# Exercise input
--------------------
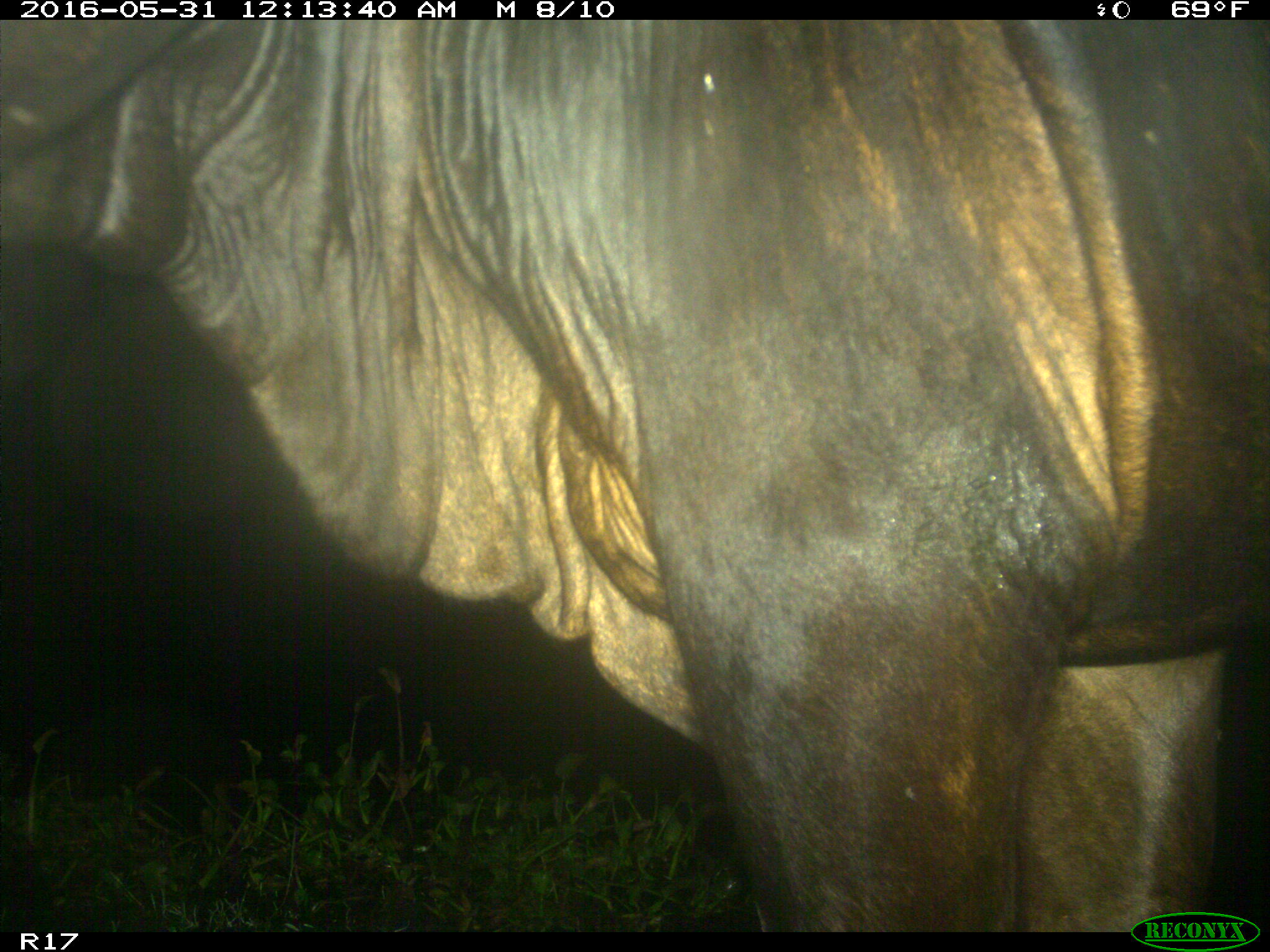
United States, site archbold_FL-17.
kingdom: Animalia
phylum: Chordata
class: Mammalia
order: Artiodactyla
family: Bovidae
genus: Bos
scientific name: Bos taurus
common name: domestic cow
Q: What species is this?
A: Bos taurus (domestic cow).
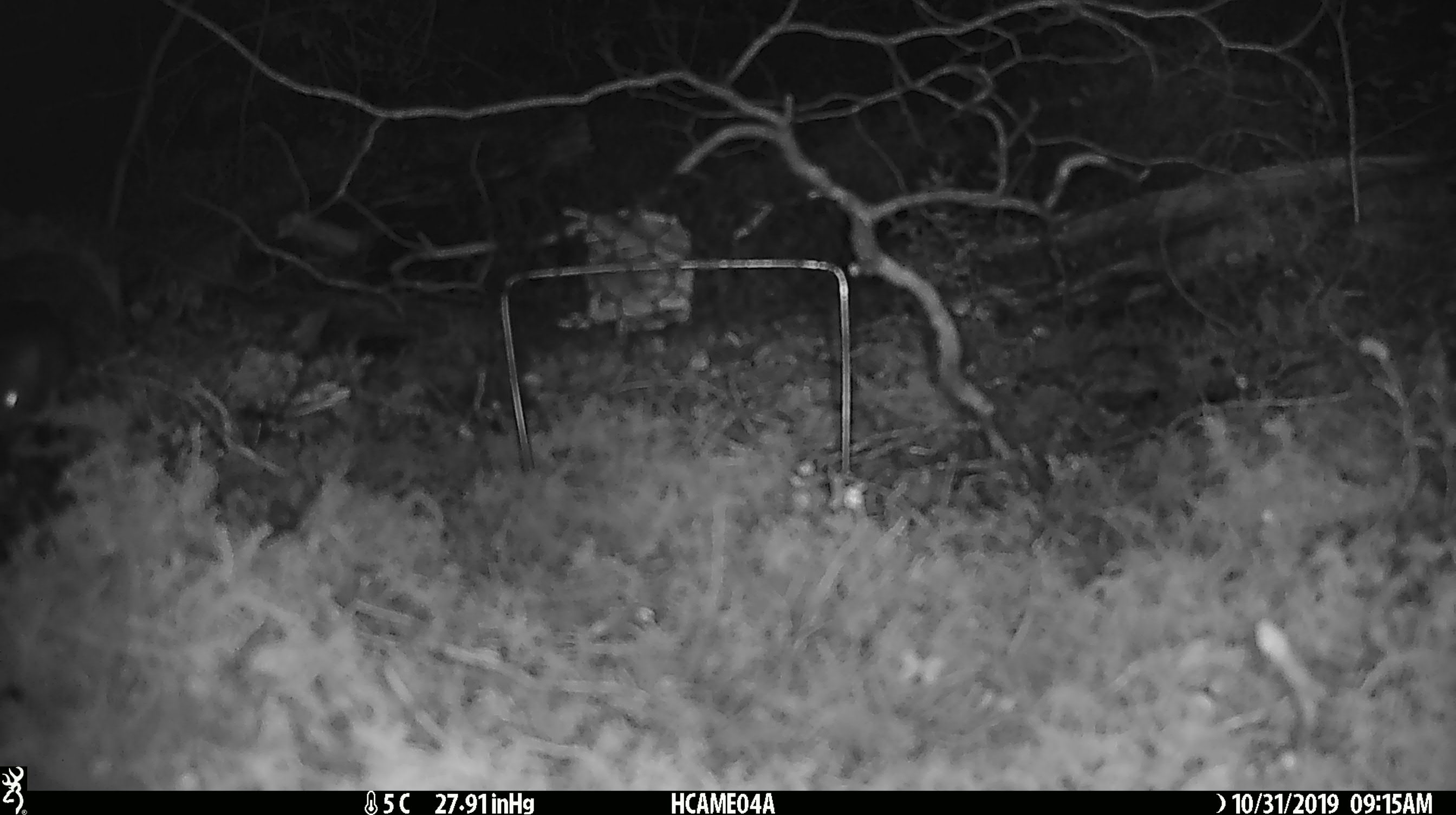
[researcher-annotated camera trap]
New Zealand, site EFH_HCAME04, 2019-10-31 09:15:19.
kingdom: Animalia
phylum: Chordata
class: Mammalia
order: Rodentia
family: Muridae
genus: Mus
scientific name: Mus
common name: mouse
Mouse (Mus).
--------------------
# Directions for this task
All that is wanted is an exact copy of the lines from the line bearing "common name: domestic cow" through the final line of the entries, including both ends but no pictures.

# Task answer
common name: domestic cow
Q: What species is this?
A: Bos taurus (domestic cow).
[researcher-annotated camera trap]
New Zealand, site EFH_HCAME04, 2019-10-31 09:15:19.
kingdom: Animalia
phylum: Chordata
class: Mammalia
order: Rodentia
family: Muridae
genus: Mus
scientific name: Mus
common name: mouse
Mouse (Mus).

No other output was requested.